Stated problem A -
Answer these from the review of The Talent:
(i) Where does the writer pick up a ready meal on the way home?
(ii) Which performer plays the voice actor Gemma?
(iii) How many microphones are in the recording booth?
Stated problem B - Extend the review of The Talent past its last sentence, keeping the writer's first-person voice.

Supplied passage -
# # # #

HOME Manchester Theatre 2 summer season
On the day I went to see The Talent, my employer released a communique on corporate communication. The tone being struck will be familiar with anybody who has seen advertising from . Friendly, open, and very occasionally levity. Talking like you’re mates.
On the way home, I pick up a ready meal from the Tesco down the road. All but the most committed have long since stopped noticing the voice of the automated checkouts, but I find myself tuning in to one aspect – the twinkle in the eye. The sound of a smile behind the words.
I thought of how long it may have taken to record that line, for producers and PR experts to pore over the exact inflection which really makes a person feel comfortable as they buy their pasta.
The Talent opens with a voice actor named Gemma (performed by Gemma Paintin), sitting in a recording booth set up in the middle of the stage. Behind glass for the entire show, Gemma is instructed to perform voices for advertisements, video games, spam calls and train announcements, all at the whims of two distant producers whose instructions leave both Gemma, and the audience, puzzled.
She’s already in there before the show, as we file in. Taking advantage of having got there early, and with limited inhibitions, I sat in the front row. A couple metres from me is Gemma’s booth, and Gemma herself. The booth is a tiny space with two microphones – one for standing and one for sitting – and dark grey acoustic baffling across the walls. We never hear Gemma’s voice naturally, only how it comes through the microphones. I wouldn’t be surprised if the booth was mostly soundproof.
The set is excellent. I loved that the lighting was entirely isolated to the booth, and things were done with this lighting throughout the show that made the most of this. Hearing Paintin’s voice through the microphone created a delicious sense of distance that maintained an otherworldy, oppressive feeling to the piece. As a presentation gimmick, it’s top-notch.
I’m enraptured by this from the beginning. With the glass between us, I feel able to simply stare at the woman in the booth. I was delighted by this as a way of setting tone. Already she is made less than human, an exhibit, before saying a word.
To set the tone, the first recording that Paintin gives is one of those distinctly British adverts where the voiceover seems to be winking at you, claiming that $BRAND knows how complicated and difficult life is, but we are $BRAND are willing to infantalise you until you’re all happy and cosy and lovely, eating our breakfast cereal or using our bank or whatever.
Side note – I used to watch a lot of NFL, and half of the enjoyment was watching American adverts. They don’t do this in the same way. The tone of voice that British adverts take is very distinct in how they speak to customers.

# # # #

Items in a dataset:
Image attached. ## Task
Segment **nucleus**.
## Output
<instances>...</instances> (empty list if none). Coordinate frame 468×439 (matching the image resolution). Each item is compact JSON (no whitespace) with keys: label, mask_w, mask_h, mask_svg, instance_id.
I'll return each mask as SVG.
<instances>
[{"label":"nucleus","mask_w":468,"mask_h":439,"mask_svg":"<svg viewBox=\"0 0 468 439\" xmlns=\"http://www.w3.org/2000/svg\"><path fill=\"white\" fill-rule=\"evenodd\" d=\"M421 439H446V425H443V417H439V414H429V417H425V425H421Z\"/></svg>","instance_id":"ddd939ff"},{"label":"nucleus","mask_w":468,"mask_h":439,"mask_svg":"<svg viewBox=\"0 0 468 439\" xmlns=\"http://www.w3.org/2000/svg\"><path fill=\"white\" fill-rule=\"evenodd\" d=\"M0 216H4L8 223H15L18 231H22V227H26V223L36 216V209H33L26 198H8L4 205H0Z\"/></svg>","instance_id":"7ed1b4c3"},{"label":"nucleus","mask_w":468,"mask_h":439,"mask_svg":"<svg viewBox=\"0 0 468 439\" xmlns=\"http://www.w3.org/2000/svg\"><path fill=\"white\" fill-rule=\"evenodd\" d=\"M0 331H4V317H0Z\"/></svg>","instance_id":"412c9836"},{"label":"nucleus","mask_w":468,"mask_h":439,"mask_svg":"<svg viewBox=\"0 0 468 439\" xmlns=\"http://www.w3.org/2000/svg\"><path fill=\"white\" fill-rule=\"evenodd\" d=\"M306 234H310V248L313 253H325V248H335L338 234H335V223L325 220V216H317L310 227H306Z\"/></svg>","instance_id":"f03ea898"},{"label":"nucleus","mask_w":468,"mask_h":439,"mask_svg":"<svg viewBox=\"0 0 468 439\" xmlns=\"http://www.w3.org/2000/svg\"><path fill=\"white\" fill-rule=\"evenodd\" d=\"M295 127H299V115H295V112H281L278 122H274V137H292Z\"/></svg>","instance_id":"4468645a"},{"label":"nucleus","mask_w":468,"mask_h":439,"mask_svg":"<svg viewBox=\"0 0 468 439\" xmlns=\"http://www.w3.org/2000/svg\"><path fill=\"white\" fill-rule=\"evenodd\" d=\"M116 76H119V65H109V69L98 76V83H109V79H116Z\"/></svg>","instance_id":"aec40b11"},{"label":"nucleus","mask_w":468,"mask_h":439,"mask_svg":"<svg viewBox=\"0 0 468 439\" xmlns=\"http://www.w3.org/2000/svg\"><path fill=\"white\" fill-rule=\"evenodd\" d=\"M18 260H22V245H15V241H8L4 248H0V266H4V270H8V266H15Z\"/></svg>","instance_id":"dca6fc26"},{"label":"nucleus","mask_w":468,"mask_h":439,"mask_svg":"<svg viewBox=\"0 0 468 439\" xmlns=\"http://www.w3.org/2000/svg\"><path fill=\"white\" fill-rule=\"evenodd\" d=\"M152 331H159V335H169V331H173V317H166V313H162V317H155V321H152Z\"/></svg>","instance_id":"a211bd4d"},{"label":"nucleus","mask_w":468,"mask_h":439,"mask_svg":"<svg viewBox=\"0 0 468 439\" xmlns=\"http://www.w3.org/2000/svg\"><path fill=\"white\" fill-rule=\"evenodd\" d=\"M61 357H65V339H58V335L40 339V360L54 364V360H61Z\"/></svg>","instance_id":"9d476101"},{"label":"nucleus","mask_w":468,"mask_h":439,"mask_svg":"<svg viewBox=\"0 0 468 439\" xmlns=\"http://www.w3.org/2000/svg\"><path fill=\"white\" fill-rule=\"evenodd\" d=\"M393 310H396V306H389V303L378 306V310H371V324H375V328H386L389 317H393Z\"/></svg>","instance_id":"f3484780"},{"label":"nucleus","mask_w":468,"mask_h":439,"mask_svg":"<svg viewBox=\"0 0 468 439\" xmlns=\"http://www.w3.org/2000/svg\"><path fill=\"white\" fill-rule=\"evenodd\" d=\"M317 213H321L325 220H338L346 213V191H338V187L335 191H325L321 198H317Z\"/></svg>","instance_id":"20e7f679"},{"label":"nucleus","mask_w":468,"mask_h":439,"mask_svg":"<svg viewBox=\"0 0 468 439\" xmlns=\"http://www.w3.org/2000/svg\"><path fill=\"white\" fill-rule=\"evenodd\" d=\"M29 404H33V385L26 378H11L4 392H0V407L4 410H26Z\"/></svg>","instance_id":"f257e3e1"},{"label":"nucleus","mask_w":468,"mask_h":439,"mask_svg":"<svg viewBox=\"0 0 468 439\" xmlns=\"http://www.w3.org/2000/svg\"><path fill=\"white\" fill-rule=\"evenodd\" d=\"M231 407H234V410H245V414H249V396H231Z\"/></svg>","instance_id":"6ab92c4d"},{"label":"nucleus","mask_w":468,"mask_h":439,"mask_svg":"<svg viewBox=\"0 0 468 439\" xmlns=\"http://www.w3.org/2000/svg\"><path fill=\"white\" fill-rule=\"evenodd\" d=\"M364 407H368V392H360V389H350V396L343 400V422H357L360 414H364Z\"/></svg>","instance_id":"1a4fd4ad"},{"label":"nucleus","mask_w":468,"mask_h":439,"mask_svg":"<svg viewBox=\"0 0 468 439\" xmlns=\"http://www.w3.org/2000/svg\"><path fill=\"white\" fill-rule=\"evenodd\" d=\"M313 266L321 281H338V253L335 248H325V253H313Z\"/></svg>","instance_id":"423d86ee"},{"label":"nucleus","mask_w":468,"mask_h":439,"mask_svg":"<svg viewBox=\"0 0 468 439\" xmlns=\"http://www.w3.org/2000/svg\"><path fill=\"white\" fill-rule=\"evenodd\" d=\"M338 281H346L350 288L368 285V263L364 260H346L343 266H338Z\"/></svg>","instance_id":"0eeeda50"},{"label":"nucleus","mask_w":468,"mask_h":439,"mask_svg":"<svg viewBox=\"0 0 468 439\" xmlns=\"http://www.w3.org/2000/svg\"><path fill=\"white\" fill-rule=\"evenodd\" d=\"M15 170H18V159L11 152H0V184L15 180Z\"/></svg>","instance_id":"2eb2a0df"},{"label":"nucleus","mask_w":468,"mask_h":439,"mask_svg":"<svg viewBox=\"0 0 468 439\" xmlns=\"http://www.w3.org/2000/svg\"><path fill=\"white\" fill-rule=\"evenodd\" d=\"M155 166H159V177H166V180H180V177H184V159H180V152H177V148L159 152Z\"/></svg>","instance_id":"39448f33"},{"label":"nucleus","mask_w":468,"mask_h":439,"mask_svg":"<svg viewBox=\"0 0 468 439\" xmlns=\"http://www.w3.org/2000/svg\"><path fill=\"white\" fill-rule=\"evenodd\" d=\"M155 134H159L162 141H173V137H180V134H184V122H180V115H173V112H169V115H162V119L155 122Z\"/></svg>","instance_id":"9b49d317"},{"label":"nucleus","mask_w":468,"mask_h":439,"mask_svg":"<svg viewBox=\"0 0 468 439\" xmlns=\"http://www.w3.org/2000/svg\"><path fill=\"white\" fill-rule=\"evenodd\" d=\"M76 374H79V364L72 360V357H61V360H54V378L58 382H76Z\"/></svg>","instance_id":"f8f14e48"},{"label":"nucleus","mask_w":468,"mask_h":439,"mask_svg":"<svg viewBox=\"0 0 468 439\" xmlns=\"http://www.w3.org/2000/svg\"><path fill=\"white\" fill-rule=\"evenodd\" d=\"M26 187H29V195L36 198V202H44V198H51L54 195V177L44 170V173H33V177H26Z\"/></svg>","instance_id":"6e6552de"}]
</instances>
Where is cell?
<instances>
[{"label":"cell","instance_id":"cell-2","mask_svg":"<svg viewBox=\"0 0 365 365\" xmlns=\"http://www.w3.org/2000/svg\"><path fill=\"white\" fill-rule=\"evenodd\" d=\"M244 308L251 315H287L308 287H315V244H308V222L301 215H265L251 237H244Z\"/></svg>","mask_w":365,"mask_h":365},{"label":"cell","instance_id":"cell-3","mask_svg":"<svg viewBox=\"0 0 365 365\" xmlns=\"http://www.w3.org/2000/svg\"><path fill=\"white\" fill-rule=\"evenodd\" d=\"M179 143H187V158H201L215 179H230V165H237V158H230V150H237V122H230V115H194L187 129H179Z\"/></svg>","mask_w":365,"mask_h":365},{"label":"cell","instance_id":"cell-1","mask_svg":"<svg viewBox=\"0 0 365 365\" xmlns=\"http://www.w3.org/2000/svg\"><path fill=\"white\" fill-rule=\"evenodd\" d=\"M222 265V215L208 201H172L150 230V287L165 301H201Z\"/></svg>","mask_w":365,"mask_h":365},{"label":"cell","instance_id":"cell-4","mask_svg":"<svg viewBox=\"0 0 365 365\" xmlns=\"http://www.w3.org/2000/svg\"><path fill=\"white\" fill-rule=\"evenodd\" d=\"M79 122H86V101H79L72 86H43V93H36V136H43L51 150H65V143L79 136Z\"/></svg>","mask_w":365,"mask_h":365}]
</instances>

# # # #

Task output A -
(i) The Tesco down the road.
(ii) Gemma Paintin.
(iii) Two, one for standing and one for sitting.

Task output B -
It is funny. There’s laughter. It’s funny to see somebody in a box, talking enthusiastically about a cereal on demand. We recognise the “that’s great Gemma, but could it be brighter? You know, like, you know life is complicated, but that’s alright?” as the kind of direction that would actually be given in this situation.
But, wait, hang on, do we? How many of us have actually been in recording booth and know what direction in those circumstances involves?
I’m getting this out of the way first despite – as will become clear – me enjoying this play. This is not a character piece. That’s fine, I did not expect it to be. But the humour in it comes primarily from two sources. First, watching somebody voice acting often appears absurd, and that’s funny. Secondly, the producers are the standard “showbusiness moneymen who give vague directions.”
They’re stock characters, and stock characters we’ve seen dozens of times before. And we’ve seen that so many times before, that the humour comes from reference. We’ve watched TV shows of films set in Hollywood where that kind of director is everywhere.
How genuine is it? Maybe it’s completely genuine. But given that these characters aren’t fleshed out at all, it seems lazy to include this humour and a blemish on an otherwise fine script.
Not least because The Talent is not a comedy. I decided fairly early on that this was a horror.
“Glitch horror” is a genre of computer games and spooky online folk stories where the reader is unsettled by a computer program glitching out. These started out as copypasta about haunted video game cartridges and are now fully-established in actual games.
It’s understandable. As we spend more of our lives at computers, programs glitching out in unexpected ways becomes less like a broken-down appliance and more like our sense of reality distorting.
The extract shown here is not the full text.